[mvapich-discuss] problem with MVAPICH+Slurm

Manuel Rodríguez Pascual manuel.rodriguez.pascual at gmail.com
Tue Dec 13 05:26:52 EST 2016


yes, it does work now :)

Thanks very much for your help, Sourav



2016-12-12 22:22 GMT+01:00 Sourav Chakraborty <
chakraborty.52 at buckeyemail.osu.edu>:

> Hi Manuel,
>
> Thanks for reporting the issue. We are investigating it.
>
> Can you please try setting "export MV2_ON_DEMAND_THRESHOLD=1" and see if
> it solves the issue?
>
> Thanks,
> Sourav
>
>
> On Mon, Dec 12, 2016 at 10:59 AM, Manuel Rodríguez Pascual <
> manuel.rodriguez.pascual at gmail.com> wrote:
>
>> Hi all,
>>
>> I am trying to configure mvapich and Slurm to work together. I keep
>> however having some problems. I feel that it must be something pretty
>> obvious, but I just cannot find the issue. My final objective is that
>> mvapich employes Slurm resource manager.
>>
>> I am using mvapich2-2.2 and slurm 15.08.12 (although the same problem
>> arises with newer versions)

INFORMATION SHOWN
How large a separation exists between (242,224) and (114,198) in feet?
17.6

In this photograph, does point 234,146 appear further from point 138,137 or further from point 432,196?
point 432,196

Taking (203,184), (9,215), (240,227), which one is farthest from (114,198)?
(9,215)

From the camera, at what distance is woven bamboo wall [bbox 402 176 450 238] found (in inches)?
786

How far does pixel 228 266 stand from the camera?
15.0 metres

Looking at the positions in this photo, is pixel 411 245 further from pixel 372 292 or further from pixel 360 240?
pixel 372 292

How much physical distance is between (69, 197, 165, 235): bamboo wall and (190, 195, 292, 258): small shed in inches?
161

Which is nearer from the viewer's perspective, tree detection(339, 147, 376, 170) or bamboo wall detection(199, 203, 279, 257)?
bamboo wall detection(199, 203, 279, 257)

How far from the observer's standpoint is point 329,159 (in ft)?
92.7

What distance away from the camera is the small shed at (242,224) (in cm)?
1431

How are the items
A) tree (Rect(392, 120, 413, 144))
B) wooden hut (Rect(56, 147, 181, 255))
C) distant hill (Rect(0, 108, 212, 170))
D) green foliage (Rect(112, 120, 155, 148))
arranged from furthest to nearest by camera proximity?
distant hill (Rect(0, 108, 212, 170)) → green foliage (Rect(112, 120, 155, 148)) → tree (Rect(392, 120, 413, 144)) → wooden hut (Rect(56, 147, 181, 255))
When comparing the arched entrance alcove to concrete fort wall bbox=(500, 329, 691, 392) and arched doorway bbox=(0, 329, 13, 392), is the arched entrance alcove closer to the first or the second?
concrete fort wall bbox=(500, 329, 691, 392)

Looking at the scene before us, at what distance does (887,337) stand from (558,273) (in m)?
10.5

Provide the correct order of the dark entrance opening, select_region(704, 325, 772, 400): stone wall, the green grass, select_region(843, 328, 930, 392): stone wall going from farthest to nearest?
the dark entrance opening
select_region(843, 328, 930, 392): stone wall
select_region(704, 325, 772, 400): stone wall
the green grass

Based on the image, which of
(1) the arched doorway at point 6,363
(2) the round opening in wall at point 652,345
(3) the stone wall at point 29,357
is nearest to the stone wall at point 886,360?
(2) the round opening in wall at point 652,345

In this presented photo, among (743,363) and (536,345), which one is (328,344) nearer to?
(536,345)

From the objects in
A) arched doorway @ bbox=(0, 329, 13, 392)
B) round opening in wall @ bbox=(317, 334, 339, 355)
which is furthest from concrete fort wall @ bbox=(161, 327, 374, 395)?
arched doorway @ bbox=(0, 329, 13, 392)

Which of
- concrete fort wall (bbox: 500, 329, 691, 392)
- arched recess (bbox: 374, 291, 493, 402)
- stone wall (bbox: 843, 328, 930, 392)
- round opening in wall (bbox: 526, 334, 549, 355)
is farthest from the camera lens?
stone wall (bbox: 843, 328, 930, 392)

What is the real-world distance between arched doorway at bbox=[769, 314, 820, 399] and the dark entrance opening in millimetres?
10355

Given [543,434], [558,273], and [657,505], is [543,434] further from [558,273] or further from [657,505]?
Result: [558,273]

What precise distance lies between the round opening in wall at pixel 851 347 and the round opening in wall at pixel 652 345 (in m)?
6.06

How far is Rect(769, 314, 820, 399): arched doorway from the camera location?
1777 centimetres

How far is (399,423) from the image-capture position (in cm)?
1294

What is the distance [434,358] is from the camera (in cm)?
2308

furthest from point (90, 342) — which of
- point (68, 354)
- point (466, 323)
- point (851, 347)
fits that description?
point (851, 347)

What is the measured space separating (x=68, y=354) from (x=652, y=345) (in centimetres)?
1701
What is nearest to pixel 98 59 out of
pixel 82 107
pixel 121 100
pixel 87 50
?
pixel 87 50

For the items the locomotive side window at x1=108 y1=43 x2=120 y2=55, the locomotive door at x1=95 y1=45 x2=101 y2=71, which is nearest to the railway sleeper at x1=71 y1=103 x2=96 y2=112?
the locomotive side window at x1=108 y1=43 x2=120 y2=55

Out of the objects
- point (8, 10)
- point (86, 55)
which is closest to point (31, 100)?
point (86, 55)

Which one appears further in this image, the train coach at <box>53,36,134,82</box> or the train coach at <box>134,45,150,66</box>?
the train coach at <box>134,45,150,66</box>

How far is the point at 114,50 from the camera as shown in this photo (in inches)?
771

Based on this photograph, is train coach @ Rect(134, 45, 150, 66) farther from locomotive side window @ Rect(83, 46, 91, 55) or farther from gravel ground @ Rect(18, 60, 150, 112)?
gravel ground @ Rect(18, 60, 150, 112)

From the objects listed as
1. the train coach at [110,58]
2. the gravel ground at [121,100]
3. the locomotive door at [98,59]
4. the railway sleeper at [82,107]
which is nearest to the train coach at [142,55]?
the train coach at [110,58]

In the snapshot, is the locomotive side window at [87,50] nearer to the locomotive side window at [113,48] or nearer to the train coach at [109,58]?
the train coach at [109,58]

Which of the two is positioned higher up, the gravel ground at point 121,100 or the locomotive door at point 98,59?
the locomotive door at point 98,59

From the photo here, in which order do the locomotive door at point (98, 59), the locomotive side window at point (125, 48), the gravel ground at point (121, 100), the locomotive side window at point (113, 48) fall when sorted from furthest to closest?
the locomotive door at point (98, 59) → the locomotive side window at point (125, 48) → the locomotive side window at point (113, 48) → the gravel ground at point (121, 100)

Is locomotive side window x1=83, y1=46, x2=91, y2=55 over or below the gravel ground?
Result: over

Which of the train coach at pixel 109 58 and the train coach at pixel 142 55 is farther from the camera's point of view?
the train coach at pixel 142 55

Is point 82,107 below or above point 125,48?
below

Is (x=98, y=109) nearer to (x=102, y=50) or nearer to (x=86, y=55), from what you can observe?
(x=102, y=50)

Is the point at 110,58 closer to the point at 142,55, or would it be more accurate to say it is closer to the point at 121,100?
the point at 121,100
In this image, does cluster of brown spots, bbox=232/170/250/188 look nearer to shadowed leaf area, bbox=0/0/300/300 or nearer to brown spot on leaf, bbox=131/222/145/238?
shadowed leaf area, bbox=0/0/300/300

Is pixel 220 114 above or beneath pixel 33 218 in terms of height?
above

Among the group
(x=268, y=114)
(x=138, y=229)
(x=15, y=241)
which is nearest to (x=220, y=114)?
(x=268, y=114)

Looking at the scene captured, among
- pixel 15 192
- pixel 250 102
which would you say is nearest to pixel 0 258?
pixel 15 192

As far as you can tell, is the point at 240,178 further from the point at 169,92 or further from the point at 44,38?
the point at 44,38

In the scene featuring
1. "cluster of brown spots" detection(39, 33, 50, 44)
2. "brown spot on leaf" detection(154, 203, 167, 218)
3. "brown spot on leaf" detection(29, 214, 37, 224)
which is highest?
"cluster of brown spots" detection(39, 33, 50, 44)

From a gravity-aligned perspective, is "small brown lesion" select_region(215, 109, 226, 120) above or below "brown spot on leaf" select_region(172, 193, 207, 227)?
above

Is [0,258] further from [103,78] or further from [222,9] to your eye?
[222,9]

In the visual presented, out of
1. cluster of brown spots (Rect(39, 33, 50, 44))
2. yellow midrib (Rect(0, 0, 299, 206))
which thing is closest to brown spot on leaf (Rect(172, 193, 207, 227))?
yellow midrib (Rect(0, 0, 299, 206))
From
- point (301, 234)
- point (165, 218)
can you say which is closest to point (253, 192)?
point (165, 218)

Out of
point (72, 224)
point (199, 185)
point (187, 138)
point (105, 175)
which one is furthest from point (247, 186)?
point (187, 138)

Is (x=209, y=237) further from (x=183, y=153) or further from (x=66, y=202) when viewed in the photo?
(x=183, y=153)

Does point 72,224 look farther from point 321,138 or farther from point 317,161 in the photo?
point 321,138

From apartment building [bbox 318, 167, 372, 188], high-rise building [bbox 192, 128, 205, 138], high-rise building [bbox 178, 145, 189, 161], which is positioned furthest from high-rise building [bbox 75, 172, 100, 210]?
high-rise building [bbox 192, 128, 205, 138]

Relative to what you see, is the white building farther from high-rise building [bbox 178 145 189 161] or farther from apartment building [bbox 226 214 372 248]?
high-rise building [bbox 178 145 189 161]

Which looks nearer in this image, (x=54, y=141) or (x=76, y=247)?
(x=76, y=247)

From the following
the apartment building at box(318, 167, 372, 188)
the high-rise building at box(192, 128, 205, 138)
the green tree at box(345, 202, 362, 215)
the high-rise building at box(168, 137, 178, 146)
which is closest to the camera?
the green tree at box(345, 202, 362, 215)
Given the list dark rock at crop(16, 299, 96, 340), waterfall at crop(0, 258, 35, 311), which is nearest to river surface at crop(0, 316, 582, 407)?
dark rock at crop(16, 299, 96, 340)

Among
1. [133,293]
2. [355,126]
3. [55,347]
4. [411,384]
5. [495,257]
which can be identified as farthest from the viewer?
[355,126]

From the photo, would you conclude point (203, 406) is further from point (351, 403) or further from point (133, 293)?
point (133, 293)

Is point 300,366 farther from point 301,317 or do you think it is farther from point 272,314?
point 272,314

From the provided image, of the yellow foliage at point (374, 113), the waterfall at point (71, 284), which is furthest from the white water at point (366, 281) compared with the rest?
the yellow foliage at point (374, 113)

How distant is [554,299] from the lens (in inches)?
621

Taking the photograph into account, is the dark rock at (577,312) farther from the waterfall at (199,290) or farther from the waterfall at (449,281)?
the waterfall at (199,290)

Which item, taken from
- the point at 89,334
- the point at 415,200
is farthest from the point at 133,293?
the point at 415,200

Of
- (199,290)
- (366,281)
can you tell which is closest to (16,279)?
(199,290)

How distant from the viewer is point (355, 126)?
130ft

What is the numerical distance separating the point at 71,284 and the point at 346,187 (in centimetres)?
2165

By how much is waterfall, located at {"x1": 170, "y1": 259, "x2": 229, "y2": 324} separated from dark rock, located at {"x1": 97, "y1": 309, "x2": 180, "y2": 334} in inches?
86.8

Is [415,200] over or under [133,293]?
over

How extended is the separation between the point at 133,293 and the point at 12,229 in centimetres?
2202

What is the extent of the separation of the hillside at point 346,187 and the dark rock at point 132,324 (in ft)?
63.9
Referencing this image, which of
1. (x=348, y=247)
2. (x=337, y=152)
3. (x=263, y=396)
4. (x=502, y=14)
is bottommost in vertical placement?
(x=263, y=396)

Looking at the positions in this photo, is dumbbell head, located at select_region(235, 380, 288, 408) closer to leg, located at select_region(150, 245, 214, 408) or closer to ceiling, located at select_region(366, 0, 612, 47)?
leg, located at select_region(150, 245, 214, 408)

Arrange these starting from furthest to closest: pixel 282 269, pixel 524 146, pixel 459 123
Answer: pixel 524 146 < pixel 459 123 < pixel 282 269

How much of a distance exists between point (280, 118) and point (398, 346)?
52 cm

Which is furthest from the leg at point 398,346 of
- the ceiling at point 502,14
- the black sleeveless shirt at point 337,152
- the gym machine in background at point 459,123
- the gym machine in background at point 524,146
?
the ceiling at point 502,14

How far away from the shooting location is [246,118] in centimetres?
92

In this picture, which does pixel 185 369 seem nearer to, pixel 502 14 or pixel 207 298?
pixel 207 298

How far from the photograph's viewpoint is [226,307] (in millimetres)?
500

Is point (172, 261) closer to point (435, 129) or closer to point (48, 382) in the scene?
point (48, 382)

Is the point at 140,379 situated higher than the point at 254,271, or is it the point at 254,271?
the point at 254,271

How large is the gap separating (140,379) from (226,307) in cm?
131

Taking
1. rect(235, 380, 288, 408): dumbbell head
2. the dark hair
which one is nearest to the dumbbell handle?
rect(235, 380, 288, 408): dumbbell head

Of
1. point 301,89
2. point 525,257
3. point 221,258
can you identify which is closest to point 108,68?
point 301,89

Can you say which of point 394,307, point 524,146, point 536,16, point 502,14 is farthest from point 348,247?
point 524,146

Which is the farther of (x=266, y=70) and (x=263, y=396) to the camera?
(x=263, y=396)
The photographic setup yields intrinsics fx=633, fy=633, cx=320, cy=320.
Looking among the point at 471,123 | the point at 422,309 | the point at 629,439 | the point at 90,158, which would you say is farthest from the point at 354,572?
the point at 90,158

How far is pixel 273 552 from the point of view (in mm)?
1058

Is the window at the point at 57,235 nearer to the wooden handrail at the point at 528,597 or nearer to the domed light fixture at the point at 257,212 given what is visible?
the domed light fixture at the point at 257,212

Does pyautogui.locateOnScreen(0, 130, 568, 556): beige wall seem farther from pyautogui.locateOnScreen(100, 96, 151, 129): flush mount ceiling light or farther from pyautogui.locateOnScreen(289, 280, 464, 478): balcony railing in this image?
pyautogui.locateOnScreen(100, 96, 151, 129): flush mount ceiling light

TO BE DONE
1 – Condense the paragraph of the forum thread that begins "I am trying to configure" into a short bulleted list that keeps its main facts.
2 – From the forum thread, pull out the passage starting with "2016-12-12 22:22 GMT+01:00" and going on through "are investigating it.", copied word for word.

RESULTS FOR EACH TASK
1 –
- The writer is trying to configure mvapich and Slurm to work together.
- Problems keep coming up.
- The writer suspects the cause is something obvious but cannot find it.
- The final goal is for mvapich to use the Slurm resource manager.

2 –
2016-12-12 22:22 GMT+01:00 Sourav Chakraborty <
chakraborty.52 at buckeyemail.osu.edu>:

> Hi Manuel,
>
> Thanks for reporting the issue. We are investigating it.